(Quoted passage Opens)

Credit Scoring

See how you can use Aligned to load, process, train, and serve a credit scoring model.

For this project we will combine three differnet sources of features, or FeatureViews.

View the full code at GitHub.

Defining our features

Zipcode

We have also some location features based on a zipcode. The features are stored in a Parquet file in the following schime schema.

Column name	Data type
zipcode	Int
city	String
state	String
location_type	String
tax_returns_filed	Int
population	Int
total_wages	Int
event_timestamp	Datetime
created_timestamp	Datetime

from aligned import feature_view, String, Int64, EventTimestamp, Timestamp, FileSource, RedshiftSQLConfig, KafkaConfig
from datetime import timedelta

zipcode_source = FileSource.parquet_at("data/zipcode_table.parquet")

@feature_view(
    name="zipcode_features",
    description="Zipcode features for a given location",
    batch_source=zipcode_source,
)
class Zipcode:

    zipcode = Int64().as_entity()

    event_timestamp = EventTimestamp(ttl=timedelta(days=3650))
    created_timestamp = Timestamp()

    city = String()
    state = String()
    location_type = String()
    tax_returns_filed = Int64()
    population = Int64()
    total_wages = Int64()

(Quoted passage Closes)

Exercise objective:
Reproduce the portion of the credit scoring page that opens with the words containing "event_timestamp = EventTimestamp(ttl=timedelta(days=3650))" and closes with "location_type = String()", renaming "location_type" to "area_type" throughout.

(Dataset excerpt Opens)

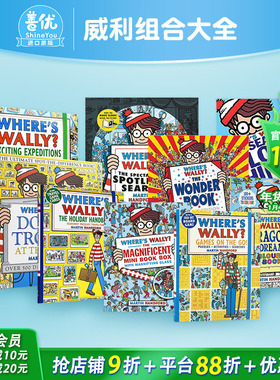【现货多款选拍】WHERES WALLY?威利在哪里 专注力训练 令人激动的探险 来博物馆找茬 旅行套装Walker儿童益智游戏书 英文原版进口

(Dataset excerpt Closes)

Reply to the task:
event_timestamp = EventTimestamp(ttl=timedelta(days=3650))
    created_timestamp = Timestamp()

    city = String()
    state = String()
    area_type = String()